Testo di partenza.
--------------------
Fra le tante incertezze che lo avvolgono come in un’aura impenetrabile, e che ne rendono l’intimo pensiero arduo da decifrare, emerge sicuramente quella del reale corso politico che Donald Trump intenderà imprimere al suo prossimo mandato. Che una sua vittoria alle presidenziali USA avrebbe implicato come esito un cambiamento di condotta, lo si sarebbe potuto comunque anche intuire. Sarebbero state sufficienti per capirlo alcune sue mosse durante la campagna elettorale (protesa ad affondare l’establishment a lui refrattario), o il modo, se guardiamo all’indietro, tendenzialmente pacifista e isolazionista con cui avrebbe gestito la sua prima presidenza, invero molto sofferta, per via dei tanti ostacoli che l’opposizione, pertinacemente condotta dal “Deep State” democratico gli avrebbe riservato.
Ma oggi, a vittoria conseguita, e indiscutibilmente accertata, anche con un inimmaginabile forte scarto a suo favore rispetto al candidato concorrente, la domanda su quale sarà il vero corso politico del neoeletto Presidente permane ancora in tutta la sua intrinseca opinabilità. Anzi, nuovi e inaspettati elementi traibili dalle più recenti esternazioni del “tycoon” aggiungerebbero curiosità al mistero.
È da dire, comunque, in premessa che, al di là della spettacolarità di alcune esibizioni sceniche o verbali cui il Presidente spesso si concede – forse per un innato senso di bizzaria – alcuni punti fermi del suo cliché comportamentale possono essere indubbiamente captati. Tra questi emergerebbe in primo luogo la dichiarata volontà di pacificare l’Ucraina. Un‘impresa che The Donald prima affermava di voler concludere nell’arco di qualche ora, ma che adesso dichiara di voler conseguire al massimo entro i primi 100 giorni del suo mandato. Una differenza da attribuire alla attuale crescente difficoltà di una trattativa con Mosca resoluta nel conseguire la vittoria? Forse.
--------------------
Dati forniti.
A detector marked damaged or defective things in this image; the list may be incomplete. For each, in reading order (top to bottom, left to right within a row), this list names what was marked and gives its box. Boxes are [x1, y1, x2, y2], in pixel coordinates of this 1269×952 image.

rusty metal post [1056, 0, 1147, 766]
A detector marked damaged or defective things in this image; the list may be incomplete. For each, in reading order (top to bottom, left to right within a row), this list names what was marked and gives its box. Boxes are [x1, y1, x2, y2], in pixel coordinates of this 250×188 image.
--------------------
Scopo del compito. Riassumi in due frasi il testo sul nuovo mandato di Trump. Le righe riportate sopra non servono per lo svolgimento.

Risposta al compito. Nonostante la netta vittoria alle presidenziali USA, resta incerto quale corso politico Donald Trump imprimerà al suo prossimo mandato, e le sue esternazioni più recenti aggiungono curiosità al mistero. Tra i punti fermi emerge la volontà dichiarata di pacificare l'Ucraina, obiettivo che Trump prima diceva di poter raggiungere in qualche ora e che ora colloca al massimo entro i primi 100 giorni del mandato.